Image quality not a factor

Despite earlier FBI attempts to blame the quality of the fingerprint image--a digital representation e-mailed to the U.S. by Spanish authorities--the report states that "all of the committee members agree that the quality of the images that were used to make the erroneous identification was not a factor."

Still, some experts questioned whether many fingerprint examiners fully understand the potential problems posed by using digital images of prints, instead of the old inked print cards. Digital images, though they may appear to be perfectly clear, can be less sharp than the original inked print or a film photo of it.

Because these possible image distortions are caused by computer technology, fingerprint experts are ill-suited to identify them, according to Michael Cherry, a biometrics expert who is on the evidentiary committee of the Association for Information and Image Management.

"The FBI needs improved computer standards," Cherry said. "I really believe there's a lot more Mayfields out there. We just don't know about them because the Spanish government doesn't overlook our work."

Bureau officials had claimed a flawless record until the FBI falsely linked Mayfield to the bombings.

To prevent such a mistake from happening again, the committee suggested a new quality assurance rule for "high-profile or high-pressure cases," including "supervisory verification of conclusions regardless of the normal quality and quantity standard."

The journal report already has set off debate and comment among fingerprint examiners, with some questioning why so-called heater cases should be given greater care.

"Every case should have the same safeguards," said Joseph Polski, chief operations officer of the International Association for Identification, the leading professional organization of fingerprint examiners. "Some people's life and liberty shouldn't be of more priority than other people's life and liberty."

In one online forum, another examiner said she thought it was "funny how they are recommending new procedures for high-profile and international cases."

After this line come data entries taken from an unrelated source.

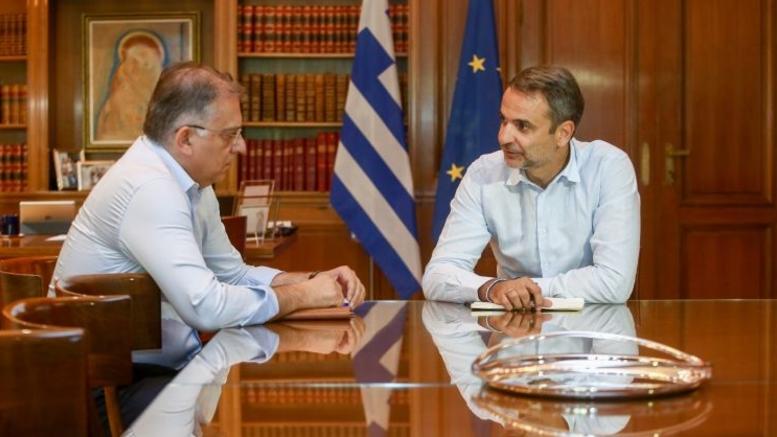 Με διαδικασίες εξπρές η αλλαγή του εκλογικού νόμου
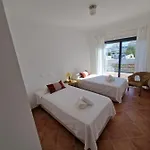 Beachfront House,manta Rota,algarve Villa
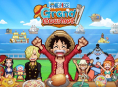 One Piece: Grand Gourmet ilmoitettiin
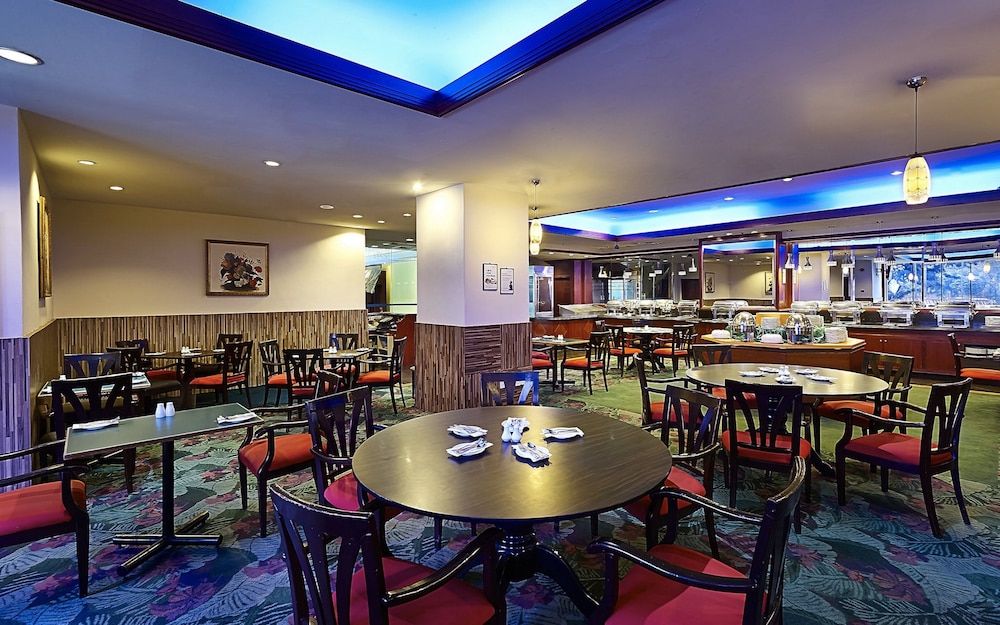 Berjaya Penang Hotel 42/53
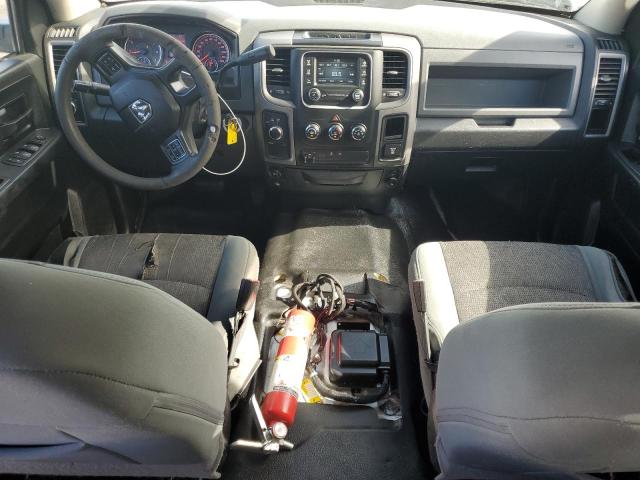 2018 RAM 1500 SSV #3303862791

"In my mind, every identification is just as important as the previous one. The type of case or who [is] asking for the information should have no reflection on my analysis," wrote Michele Triplett, a fingerprint examiner with the King County Sheriff's Office in Seattle. "I find the circular reasoning to be typical."

While crediting the FBI Latent Print Unit personnel for their "forthright manner in accepting responsibility" and the lab for taking "immediate steps to remedy the situation," the committee also noted the need for improvements throughout the latent-print community.

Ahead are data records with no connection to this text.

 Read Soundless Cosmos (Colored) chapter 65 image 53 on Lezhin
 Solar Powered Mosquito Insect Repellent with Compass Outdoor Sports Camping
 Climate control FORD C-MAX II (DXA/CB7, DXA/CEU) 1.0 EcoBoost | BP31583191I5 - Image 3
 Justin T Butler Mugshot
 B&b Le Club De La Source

The committee recommended that an initial examiner's conclusion be sealed or withheld from subsequent verifiers to ensure an independent opinion.

And quality assurance programs ought to be designed so examiners are "encouraged to step forward, without fear of reprisal, if they disagree. This part of the scientific method must be institutionalized," Stacey wrote.

The report also calls for verifiers to be given challenging fingerprint cases during blind proficiency tests to ensure that their methods are correct and to detect "skill atrophy."

Acknowledging errors

Stacey emphasized the need for a lab culture where mistakes can be acknowledged quickly and addressed. "Many agencies are slow to do this or refuse to admit that errors have occurred," he wrote. "Admitting the error is the first step in the remediation process."

Barry Scheck, president of the National Association of Criminal Defense Lawyers, said the report amounts to "a powerful statement and something that critics of forensic science have been saying for a long time."

Said Scheck: "This demonstrates that examiner bias is an extremely serious problem in fingerprint identification."